La nieve es fascinante por definición. Es una multitud de cristales de hielo con una simetría hexagonal básica, pero todos son diferentes entre sí. Es una especie de condensación entre el orden y el caos. Y si lo piensas, es una bonita metáfora de nuestra vida cotidiana. 

Además, la nieve siempre nos ha fascinado cuando blanquea el paisaje y lo transforma en un escenario completamente nuevo del horizonte que tan bien conocemos. 

Y cuando nieva, no sólo cambia el exterior, sino que también cambiamos nosotros, ya que el entorno trasciende en nuestro interior. El blanco induce a la calma y la relajación, nos trae orden y limpia la mente. ¿Por qué? Porque la nieve limpia el aire, absorbe lo tóxico y contaminante. Este es un buen motivo por el cual no debemos comer nieve que haya caído al suelo, ya que es muy probable que haya absorbido sustancias contaminantes (incluso una vez se haya compactado). ¿Has notado que se vuelve negra?
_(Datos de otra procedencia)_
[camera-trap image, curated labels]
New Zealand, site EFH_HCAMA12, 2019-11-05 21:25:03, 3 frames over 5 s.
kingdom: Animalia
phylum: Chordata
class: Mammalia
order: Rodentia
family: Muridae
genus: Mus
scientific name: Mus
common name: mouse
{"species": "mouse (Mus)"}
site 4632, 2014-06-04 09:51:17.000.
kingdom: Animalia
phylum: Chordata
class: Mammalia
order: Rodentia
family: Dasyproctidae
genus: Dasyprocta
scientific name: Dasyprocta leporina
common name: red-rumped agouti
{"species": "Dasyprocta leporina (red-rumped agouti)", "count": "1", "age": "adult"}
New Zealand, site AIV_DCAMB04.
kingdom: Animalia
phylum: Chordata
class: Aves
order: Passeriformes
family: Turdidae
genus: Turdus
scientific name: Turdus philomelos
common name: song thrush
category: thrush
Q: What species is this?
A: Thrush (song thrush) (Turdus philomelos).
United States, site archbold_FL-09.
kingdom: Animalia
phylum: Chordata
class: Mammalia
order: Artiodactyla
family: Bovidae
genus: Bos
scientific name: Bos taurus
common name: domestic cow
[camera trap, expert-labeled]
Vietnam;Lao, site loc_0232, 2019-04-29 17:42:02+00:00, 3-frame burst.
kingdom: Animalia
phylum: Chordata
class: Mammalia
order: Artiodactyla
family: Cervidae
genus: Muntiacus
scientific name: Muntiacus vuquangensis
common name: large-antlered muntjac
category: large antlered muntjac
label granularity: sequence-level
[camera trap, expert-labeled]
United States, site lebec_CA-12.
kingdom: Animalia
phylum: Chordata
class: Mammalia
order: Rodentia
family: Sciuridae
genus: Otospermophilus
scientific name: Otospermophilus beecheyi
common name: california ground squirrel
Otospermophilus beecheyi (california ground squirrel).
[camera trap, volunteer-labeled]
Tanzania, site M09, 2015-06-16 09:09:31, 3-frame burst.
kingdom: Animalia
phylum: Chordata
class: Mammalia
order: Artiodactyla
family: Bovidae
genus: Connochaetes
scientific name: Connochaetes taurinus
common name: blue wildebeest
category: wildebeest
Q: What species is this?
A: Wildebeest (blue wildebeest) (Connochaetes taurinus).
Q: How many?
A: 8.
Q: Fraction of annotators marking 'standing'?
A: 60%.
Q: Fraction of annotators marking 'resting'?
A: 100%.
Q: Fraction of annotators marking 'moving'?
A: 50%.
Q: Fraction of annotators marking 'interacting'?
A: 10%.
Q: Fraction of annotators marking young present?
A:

Si realmente no te puedes resistir a comer un buen bocado de nieve, hazlo cuando acaba de caer, antes de que se multipliquen las bacterias. 
O bien, mira al cielo, extiende los brazos y trata de atrapar los copos que caen. Seguro que te recuerda a tu infancia. Un momento con encanto que nos brinda la nieve cada vez que cae.